**TASK STATEMENT**.
Reproduce the passage of the post on fear of failure below between "Now imagine the" and "as a bullet.", inclusive.

**PAGE EXTRACT**.
-------
As Sierra Leoneans, we are so crippled by the fear of failing that some people do not even take risks, lest they fail.

Now imagine the transformative decision in the 60s by Americans to go to the moon, and calculate how many ways that venture could have failed. If Americans had just concentrated on the many way the Apollo mission would have failed they would never have even decided to build a rocket, let alone decide to fly to the moon, flying as fast as a bullet.

I have been part of diaspora organizations and even attempted to mobilize and form a few that would help address some of the problems we have back home. But as Sierra Leoneans, we are so programmed to focus on failure that most of the discussions are crippled by the thousands of ways the projects or programs could fail. It is as if one the first day we are born, we are bathed with water collected from the river of pessimism.

I know of a particular African organization that has been trying to build a website for 7 years. The money is available, but a focus on negatives and worrying over failure and the desire to make it outstanding has stalled the program for seven long years.
My definition of "a failure" is not a person who does not succeed. A failure in my opinion, is a person who does not even try. Failure is not the lack if success, it is the absence of effort. Based on my own belief, people who try and have failed are not failures they are simply people who did not succeed. At the least they succeeded in trying.

Failures are people who don't even try. The failure is not the man whose farm has failed, but the man who thought of making a farm, but was so crippled by fear that the farm may fail that he lacked the testicular fortitude to even start working on the farm.

So as Sierra Leoneans, we should not fear to fail. What we should fear is not trying. To me it is not a matter of whether you failed at a project, as long as you tried, you are a success, because you can always learn from your mistakes or the things you overlooked and achieve the result you want the next time around.

So to the matter of the Sierra Leone Russian graduates. These brothers were not failures, it was the society that failed them. The society failed by making the effort to engage these young men and women with the vital skills that would have contributed to the nation's progress.

So the next time when somebody laughs at you because you tried and did not succeed and hence regards you as a failure, don't let it bother you. As the Liberian musicians Zack and Gebah used to say, "Just Keep on Trying, cause as long as there is life, there is always hope."

To conclude, a failure to me is a man who has lost hope or simply lacks the motivation to try. A man who has given up. For many of us, there have been times when the future that we envisioned for ourselves has been so bleak that we simply gave up, even though we had cars, houses and everything other people may regard as success.

So before you think of yourself as a failure, think of the man who once went up a tree trying to kill himself. Another fellow walking by saw him and asked him what he was doing.

"I am tired, I want to kill myself, I want to end my sorrowful life. I am a failure"

The other man said, "Before you jump, could you please send your shirt down for me. I have beem trying to to go look for work, but have no suitable shirt. Your shirt would change my life. So please send it down." The fellow did not jump as he saw a man who had things so tough, but he was still willing to try. He saw a man with the potential to succeed.

So at the end of the day, both success and our traditional definition of failure are equally important. The main problem is not failure, the main problem is not trying at all.

3 comments:

Martin said...

Hey Mr. Blogger you were right.I studied in Russia and was never able to get a job in Sierra Leone. I was lucky to come to Germany where I am now living. Some of my friends were not so lucky.

Unknown said...

what advice can I give a 24 year old friend in Sierra Leone outside of Freetown who's looking for a job and has got no money at all as it seems?

George B said...

It seems a worthy goal to fund someone in Freetown in their efforts to preserve food. All the tools to do so are on the WEB.
-------
[Rows excerpted from a collection]
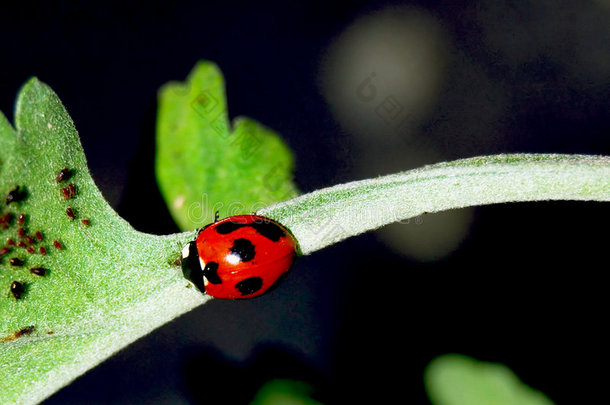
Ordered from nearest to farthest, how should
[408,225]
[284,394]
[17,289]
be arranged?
1. [17,289]
2. [284,394]
3. [408,225]

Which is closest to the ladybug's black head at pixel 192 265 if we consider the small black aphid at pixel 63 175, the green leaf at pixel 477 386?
the small black aphid at pixel 63 175

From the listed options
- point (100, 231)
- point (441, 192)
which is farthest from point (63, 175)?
point (441, 192)

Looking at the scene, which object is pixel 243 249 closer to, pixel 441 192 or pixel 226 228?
pixel 226 228

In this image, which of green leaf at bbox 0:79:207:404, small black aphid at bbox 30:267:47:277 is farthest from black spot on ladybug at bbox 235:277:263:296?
small black aphid at bbox 30:267:47:277

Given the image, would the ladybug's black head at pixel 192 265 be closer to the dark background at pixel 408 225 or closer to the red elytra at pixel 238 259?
the red elytra at pixel 238 259

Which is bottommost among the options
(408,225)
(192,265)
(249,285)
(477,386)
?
(192,265)

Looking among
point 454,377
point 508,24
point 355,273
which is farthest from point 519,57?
point 454,377
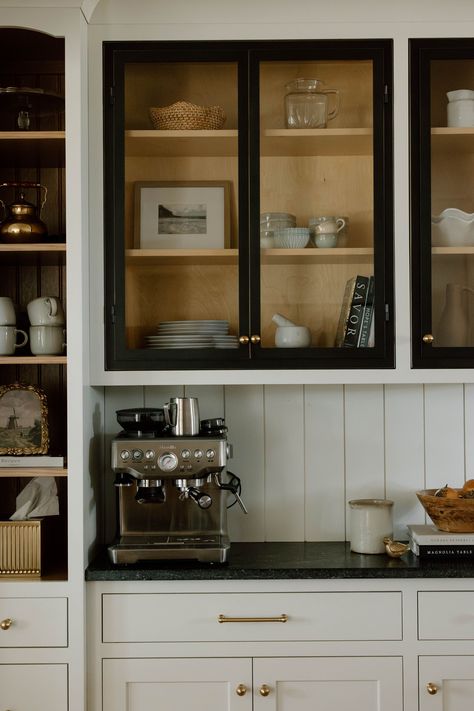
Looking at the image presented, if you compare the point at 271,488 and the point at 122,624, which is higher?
the point at 271,488

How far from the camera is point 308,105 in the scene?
2.48 meters

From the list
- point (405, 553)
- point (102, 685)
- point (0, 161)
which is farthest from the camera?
point (0, 161)

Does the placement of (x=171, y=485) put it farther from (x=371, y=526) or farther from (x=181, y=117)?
(x=181, y=117)

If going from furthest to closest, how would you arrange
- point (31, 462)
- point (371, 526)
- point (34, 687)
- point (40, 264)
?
1. point (40, 264)
2. point (371, 526)
3. point (31, 462)
4. point (34, 687)

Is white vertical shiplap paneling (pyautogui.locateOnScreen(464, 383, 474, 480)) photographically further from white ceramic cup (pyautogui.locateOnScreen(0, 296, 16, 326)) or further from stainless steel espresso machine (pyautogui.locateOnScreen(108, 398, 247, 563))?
white ceramic cup (pyautogui.locateOnScreen(0, 296, 16, 326))

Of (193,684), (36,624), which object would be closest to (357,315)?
(193,684)

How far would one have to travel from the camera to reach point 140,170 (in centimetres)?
248

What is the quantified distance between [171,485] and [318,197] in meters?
0.95

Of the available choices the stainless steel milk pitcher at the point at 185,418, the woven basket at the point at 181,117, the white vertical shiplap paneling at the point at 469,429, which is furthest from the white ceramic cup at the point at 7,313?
the white vertical shiplap paneling at the point at 469,429

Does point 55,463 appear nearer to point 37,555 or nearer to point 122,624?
point 37,555

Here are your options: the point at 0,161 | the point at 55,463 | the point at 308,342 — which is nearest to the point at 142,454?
the point at 55,463

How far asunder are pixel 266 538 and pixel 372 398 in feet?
1.87

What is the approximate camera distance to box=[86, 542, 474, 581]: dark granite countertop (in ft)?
7.52

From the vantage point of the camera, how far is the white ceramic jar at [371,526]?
251cm
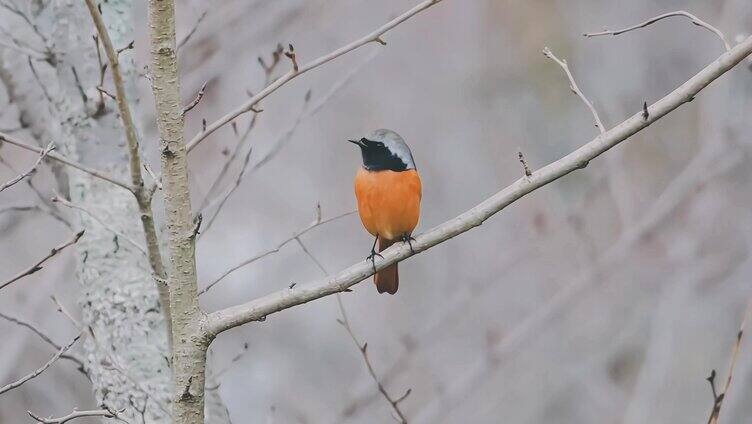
-------
**RESULT OF THIS EXERCISE**.
Now imagine the transformative decision in the 60s by Americans to go to the moon, and calculate how many ways that venture could have failed. If Americans had just concentrated on the many way the Apollo mission would have failed they would never have even decided to build a rocket, let alone decide to fly to the moon, flying as fast as a bullet.